A final practical implication of these data is that, in contrast to the limited clinical availability of the HUTT and expertise of electrophysiologists, this study leverages the widespread accessibility of exercise testing to illustrate how substantial information extending beyond its traditional clinical use can be extracted to test patients suspected of having POTS or optimize care for patients already diagnosed with POTS. Contemporary studies examining the efficacy of exercise training for POTS symptom management already suggest this therapy provides benefit when prescribed based on HR training zones.2,3 The utility of exercise therapy is also clear since exercise test HRs are easy to acquire and commercial HR monitoring systems are readily available. The findings of this study should aid the interpretation of HR data in the setting of exercise and POTS.
A limitation of this study is that patients did not perform cardiopulmonary exercise testing with gas exchange and ventilation data acquisition. This additional information may have provided confirmation that patients provided true maximal efforts during testing. Accordingly, between-group differences could have been attributable to submaximal effort on the part of EX-INTL patients. While this is possible, it is an unlikely scenario, given for example, there were no differences in peak HRs between POTS variants, and yet the EX-INTL group demonstrated appreciably higher submaximal HRs than EX-TL counterparts as well as controls.
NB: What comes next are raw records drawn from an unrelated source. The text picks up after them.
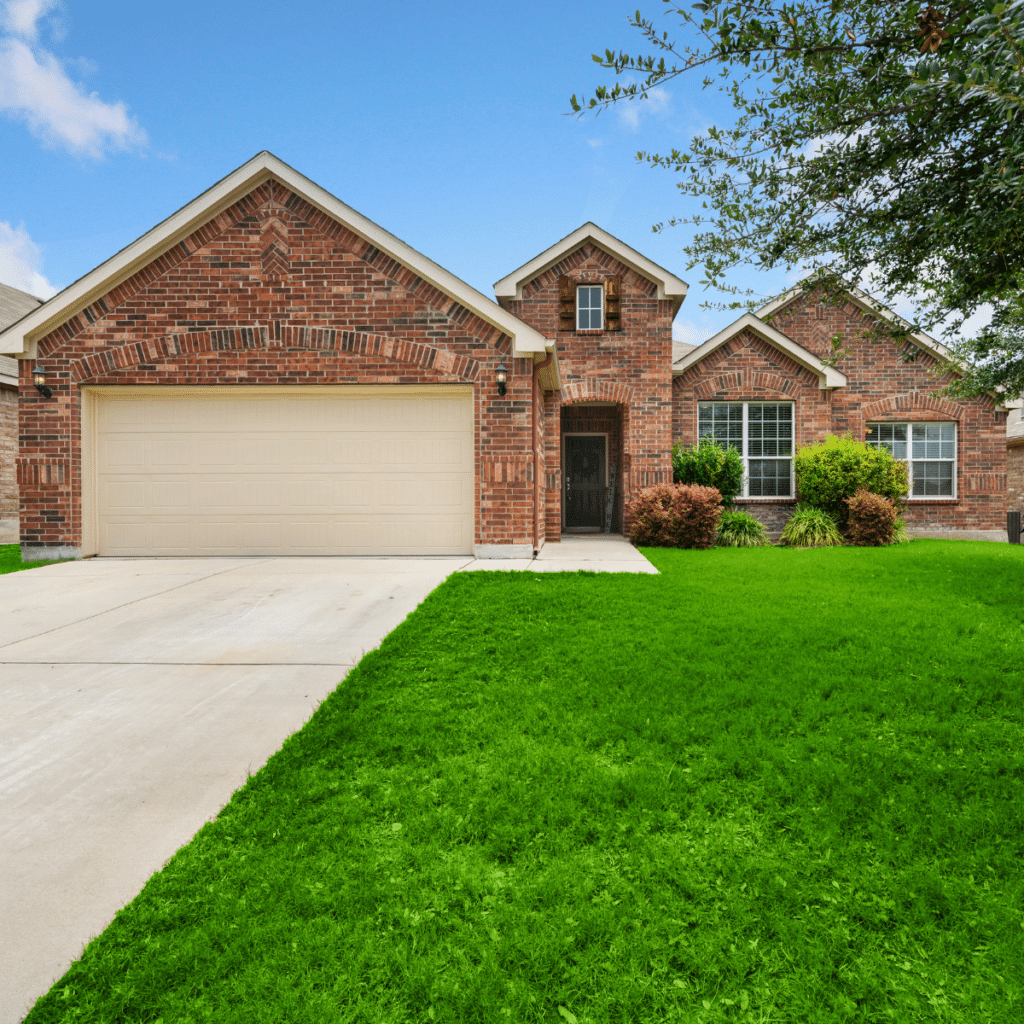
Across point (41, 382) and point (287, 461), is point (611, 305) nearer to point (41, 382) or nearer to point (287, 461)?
point (287, 461)

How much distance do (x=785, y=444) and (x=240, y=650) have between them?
13551mm

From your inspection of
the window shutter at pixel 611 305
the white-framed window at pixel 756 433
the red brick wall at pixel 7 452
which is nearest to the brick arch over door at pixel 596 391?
the window shutter at pixel 611 305

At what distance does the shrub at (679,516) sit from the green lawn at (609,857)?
24.0 feet

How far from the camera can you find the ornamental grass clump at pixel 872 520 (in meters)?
12.3

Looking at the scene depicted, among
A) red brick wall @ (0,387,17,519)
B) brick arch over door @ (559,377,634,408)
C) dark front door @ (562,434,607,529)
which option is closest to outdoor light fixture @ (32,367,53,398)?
red brick wall @ (0,387,17,519)

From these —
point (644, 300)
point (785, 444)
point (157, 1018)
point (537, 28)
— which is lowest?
point (157, 1018)

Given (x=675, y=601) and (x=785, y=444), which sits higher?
(x=785, y=444)

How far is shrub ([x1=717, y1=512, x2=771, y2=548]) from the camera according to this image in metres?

Symptom-limited exercise testing is also meant for patients to exercise to volitional fatigue, selected protocols have been validated and designed to provoke maximal exercise in order to induce cardiac ischemia and/or conduction abnormalities, and no test was terminated early due to clinically indicated reasons (eg, symptomatic and hypotensive response to exercise).10 Lastly, given the cross-sectional nature of this study, the logical future direction is to conduct a training study using the present approach for analyzing exercise test HRs for guiding exercise prescription aimed at symptom management.
We demonstrate peak work rate capacity and the development and severity of exercise intolerance in adults with POTS cannot be primarily and exclusively explained by effects from being overweight/obese, aging, and/or on the basis of deconditioning and a sedentary lifestyle. The size of the peak HR response also cannot be counted on as a strong indicator of peak work rate capacity and exercise intolerance unique to POTS. Alternatively, we demonstrate that a disproportionately high absolute HR or percentage of HRR within the first-to-second stages of exercise testing represents a chronotropic response phenotype that predicts POTS and identifies a subgroup of patients at a higher odds for worsened symptoms associated with physical exertion extending beyond moderate-intensity energy requirements (eg, >6 METs).